Retirement Income Plan - Dipping into Retirement Account Can Cost Plenty

by W.B.M.
(CO)

Many people today are evaluating their retirement income plan. With the difficult economic situation we are facing these days, more retirees and those close to retirement are considering taking money our of their 401k or IRA to help get past these tough times.

I came across a good article in the South Florida News, dated August 23, 2010 that talks about the problems one can run into when you do take money from a retirement account. It states that it can cost you plenty if you do withdraw you funds.

People think that the emergency withdrawal section of their retirement plans can save them, but taking our your "rainy day" funds can have a long lasting effect on you plans.
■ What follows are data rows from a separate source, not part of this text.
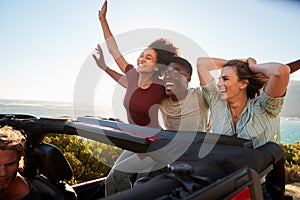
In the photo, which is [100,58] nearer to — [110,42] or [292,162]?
[110,42]

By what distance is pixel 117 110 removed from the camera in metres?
2.41

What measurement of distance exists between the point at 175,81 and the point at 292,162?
170 inches

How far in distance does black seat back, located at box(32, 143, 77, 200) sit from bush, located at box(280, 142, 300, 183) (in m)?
3.53

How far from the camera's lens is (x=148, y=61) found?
7.48ft

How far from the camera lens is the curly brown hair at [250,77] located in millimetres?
2018

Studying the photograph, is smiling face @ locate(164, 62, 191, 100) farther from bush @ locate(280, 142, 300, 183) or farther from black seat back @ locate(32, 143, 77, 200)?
bush @ locate(280, 142, 300, 183)

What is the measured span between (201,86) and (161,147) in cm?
97

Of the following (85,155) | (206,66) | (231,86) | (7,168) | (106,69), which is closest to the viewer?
(7,168)

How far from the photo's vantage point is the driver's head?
7.16 ft

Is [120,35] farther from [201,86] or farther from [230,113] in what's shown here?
[230,113]

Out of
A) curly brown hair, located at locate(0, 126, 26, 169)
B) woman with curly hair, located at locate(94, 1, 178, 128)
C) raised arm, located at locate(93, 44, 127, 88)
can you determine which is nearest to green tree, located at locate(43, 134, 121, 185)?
raised arm, located at locate(93, 44, 127, 88)

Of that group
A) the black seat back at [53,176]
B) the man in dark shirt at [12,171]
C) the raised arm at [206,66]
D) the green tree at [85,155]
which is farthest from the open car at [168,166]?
the green tree at [85,155]

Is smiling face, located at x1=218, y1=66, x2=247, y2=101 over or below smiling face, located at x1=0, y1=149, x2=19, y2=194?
over

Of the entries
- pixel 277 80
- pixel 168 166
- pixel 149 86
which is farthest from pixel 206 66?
pixel 168 166
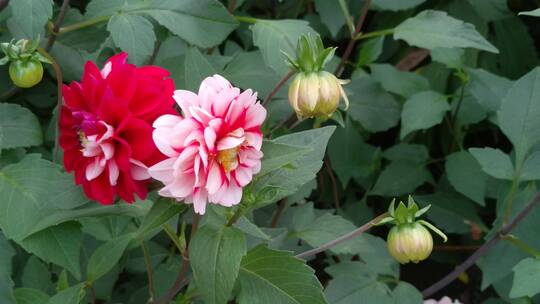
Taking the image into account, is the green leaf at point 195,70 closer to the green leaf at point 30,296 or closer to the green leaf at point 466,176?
the green leaf at point 30,296

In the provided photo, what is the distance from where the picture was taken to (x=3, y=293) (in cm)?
123

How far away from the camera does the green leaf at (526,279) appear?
4.22 feet

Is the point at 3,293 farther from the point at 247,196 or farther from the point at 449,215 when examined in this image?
the point at 449,215

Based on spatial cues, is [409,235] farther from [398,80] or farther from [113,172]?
[398,80]

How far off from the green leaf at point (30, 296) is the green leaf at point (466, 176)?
86cm

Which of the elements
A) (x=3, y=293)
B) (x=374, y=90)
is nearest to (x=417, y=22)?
(x=374, y=90)

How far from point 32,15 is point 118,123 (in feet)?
1.21

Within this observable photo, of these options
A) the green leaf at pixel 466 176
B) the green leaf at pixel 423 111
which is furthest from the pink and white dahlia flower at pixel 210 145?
the green leaf at pixel 466 176

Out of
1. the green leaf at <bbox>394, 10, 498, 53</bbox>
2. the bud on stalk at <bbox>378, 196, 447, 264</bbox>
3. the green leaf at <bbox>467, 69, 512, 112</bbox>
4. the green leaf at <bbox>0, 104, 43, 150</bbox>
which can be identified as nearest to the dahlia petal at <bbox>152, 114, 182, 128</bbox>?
the bud on stalk at <bbox>378, 196, 447, 264</bbox>

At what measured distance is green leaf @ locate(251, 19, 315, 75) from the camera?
1.42m

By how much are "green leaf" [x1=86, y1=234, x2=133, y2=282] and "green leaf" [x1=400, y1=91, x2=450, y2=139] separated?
0.64 metres

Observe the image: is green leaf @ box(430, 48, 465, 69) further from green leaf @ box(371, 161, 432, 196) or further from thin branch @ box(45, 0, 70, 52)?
thin branch @ box(45, 0, 70, 52)

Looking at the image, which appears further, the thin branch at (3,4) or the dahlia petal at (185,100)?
the thin branch at (3,4)

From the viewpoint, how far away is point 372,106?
1.76 metres
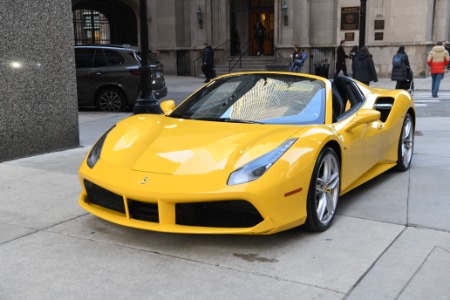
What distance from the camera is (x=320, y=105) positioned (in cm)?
488

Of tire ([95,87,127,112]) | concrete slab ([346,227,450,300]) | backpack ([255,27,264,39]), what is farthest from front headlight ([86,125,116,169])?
backpack ([255,27,264,39])

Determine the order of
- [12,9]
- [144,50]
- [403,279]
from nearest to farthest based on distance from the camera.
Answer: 1. [403,279]
2. [12,9]
3. [144,50]

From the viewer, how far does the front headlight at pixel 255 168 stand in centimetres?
375

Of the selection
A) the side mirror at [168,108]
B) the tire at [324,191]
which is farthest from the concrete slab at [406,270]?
the side mirror at [168,108]

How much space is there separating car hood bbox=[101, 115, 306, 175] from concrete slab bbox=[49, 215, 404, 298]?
57 cm

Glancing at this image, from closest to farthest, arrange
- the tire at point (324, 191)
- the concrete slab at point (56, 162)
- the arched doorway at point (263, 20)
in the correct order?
the tire at point (324, 191) → the concrete slab at point (56, 162) → the arched doorway at point (263, 20)

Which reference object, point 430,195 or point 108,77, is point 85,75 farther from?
point 430,195

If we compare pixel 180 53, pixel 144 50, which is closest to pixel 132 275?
pixel 144 50

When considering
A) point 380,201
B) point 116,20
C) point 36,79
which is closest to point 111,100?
point 36,79

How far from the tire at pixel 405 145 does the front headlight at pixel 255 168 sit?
2838 mm

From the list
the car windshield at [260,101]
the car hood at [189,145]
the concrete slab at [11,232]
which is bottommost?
the concrete slab at [11,232]

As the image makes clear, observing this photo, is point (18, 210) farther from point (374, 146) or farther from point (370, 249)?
point (374, 146)

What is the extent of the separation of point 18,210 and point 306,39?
73.4 ft

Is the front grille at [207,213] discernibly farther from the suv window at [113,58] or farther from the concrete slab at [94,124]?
the suv window at [113,58]
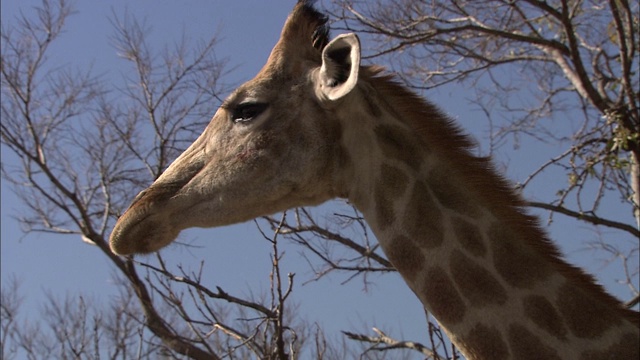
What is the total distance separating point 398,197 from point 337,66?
0.66 m

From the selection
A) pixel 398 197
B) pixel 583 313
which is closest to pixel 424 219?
pixel 398 197

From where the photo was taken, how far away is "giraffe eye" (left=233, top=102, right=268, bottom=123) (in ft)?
13.2

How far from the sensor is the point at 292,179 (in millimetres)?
3867

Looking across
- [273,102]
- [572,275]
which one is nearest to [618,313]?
[572,275]

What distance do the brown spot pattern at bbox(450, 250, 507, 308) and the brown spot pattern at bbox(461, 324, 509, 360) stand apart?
4.1 inches

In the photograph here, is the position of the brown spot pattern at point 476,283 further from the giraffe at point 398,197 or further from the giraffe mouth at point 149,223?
the giraffe mouth at point 149,223

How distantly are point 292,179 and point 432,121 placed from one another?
71 centimetres

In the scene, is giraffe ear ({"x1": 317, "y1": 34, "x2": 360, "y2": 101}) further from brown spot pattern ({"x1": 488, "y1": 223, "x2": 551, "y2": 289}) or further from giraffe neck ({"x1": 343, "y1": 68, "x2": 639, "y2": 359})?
brown spot pattern ({"x1": 488, "y1": 223, "x2": 551, "y2": 289})

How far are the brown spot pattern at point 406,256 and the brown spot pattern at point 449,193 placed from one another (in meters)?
0.25

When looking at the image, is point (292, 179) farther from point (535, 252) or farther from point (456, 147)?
point (535, 252)

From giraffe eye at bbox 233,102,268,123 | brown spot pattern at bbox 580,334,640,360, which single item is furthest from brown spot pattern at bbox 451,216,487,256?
giraffe eye at bbox 233,102,268,123

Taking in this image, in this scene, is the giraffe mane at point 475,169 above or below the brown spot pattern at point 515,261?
above

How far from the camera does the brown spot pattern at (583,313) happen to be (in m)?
3.31

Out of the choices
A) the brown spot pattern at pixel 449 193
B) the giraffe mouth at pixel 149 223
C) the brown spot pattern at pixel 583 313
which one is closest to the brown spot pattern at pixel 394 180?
the brown spot pattern at pixel 449 193
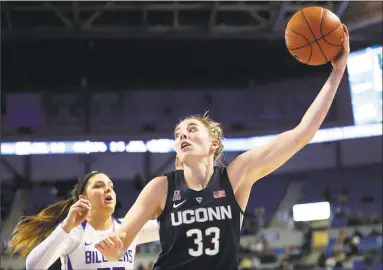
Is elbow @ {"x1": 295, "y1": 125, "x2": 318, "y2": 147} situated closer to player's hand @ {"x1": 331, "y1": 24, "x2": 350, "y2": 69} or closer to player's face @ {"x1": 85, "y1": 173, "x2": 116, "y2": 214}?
player's hand @ {"x1": 331, "y1": 24, "x2": 350, "y2": 69}

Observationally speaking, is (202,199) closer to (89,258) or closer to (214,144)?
(214,144)

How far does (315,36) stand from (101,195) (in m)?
1.75

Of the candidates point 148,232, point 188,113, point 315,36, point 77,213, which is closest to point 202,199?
point 77,213

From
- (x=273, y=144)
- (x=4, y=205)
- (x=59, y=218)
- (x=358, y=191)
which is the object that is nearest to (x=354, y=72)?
(x=358, y=191)

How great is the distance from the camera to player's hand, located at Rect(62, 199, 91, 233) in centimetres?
283

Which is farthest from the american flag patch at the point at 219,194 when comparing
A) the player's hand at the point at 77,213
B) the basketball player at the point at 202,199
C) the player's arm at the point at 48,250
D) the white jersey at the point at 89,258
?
the white jersey at the point at 89,258

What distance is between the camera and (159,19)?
→ 13.6 m

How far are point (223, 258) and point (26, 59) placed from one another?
44.3 feet

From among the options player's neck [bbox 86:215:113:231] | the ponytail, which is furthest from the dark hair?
player's neck [bbox 86:215:113:231]

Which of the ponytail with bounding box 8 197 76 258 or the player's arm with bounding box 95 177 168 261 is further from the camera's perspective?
the ponytail with bounding box 8 197 76 258

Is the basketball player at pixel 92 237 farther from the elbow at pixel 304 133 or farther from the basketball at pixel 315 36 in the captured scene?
the basketball at pixel 315 36

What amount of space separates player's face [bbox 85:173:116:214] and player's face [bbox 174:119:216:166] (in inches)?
52.1

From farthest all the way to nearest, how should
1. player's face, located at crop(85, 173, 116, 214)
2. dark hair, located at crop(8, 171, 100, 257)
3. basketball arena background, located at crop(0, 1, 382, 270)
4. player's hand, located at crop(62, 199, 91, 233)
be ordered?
1. basketball arena background, located at crop(0, 1, 382, 270)
2. dark hair, located at crop(8, 171, 100, 257)
3. player's face, located at crop(85, 173, 116, 214)
4. player's hand, located at crop(62, 199, 91, 233)

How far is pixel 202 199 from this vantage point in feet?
7.72
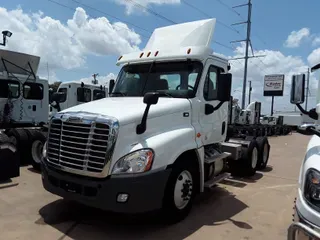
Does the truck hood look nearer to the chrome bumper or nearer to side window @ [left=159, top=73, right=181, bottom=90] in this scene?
side window @ [left=159, top=73, right=181, bottom=90]

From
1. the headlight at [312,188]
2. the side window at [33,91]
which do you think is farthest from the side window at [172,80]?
the side window at [33,91]

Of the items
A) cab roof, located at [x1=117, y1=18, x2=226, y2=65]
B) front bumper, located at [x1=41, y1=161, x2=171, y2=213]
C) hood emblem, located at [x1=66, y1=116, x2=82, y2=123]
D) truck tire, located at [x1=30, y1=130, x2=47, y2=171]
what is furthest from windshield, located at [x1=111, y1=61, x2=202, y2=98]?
truck tire, located at [x1=30, y1=130, x2=47, y2=171]

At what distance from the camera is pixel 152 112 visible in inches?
174

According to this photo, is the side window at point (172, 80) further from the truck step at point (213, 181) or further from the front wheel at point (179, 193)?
the truck step at point (213, 181)

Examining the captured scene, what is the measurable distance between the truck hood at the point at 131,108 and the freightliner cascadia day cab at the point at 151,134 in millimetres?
14

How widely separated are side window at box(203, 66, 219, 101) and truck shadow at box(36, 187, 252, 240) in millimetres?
1928

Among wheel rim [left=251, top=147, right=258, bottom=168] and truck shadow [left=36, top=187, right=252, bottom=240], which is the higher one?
wheel rim [left=251, top=147, right=258, bottom=168]

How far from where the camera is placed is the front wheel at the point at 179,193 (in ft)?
14.3

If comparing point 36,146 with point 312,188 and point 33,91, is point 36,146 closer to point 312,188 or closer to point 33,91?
point 33,91

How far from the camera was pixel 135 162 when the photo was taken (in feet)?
13.0

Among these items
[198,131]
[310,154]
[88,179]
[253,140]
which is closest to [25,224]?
[88,179]

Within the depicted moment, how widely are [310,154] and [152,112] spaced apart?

Be careful as there are only a certain category of things that the government will allow that money to be spent on, such as immediate foreclosure or eviction. And of course, you still have to pay taxes on any early withdrawals from retirement accounts when you file your return.


Don's Comments:

W.B.M., I totally agree with you. Taking money out of a retirement account early can really hurt you in the long term. In addition to the 10% penalty you face if you withdraw prior to age 59 1/2, you are loosing the growth value of that withdrawn amount.

The intent of the emergency provision was indeed for a true emergency, not just for a new car or the next item on the list.

One should be careful, especially after the economic recession of 2008-2009, since most 401k and IRA accounts did see a drop in the overall portfolio amount. This means that it takes just that much longer to get back to the position you were in prior to the recession, if you ever do get back.

Even if it takes a couple of years to get over the "rainy day" problem that one might have, it is probably better to hold off on any IRA withdrawals if you can possibly do it.

Wishing you the best in your retirement years.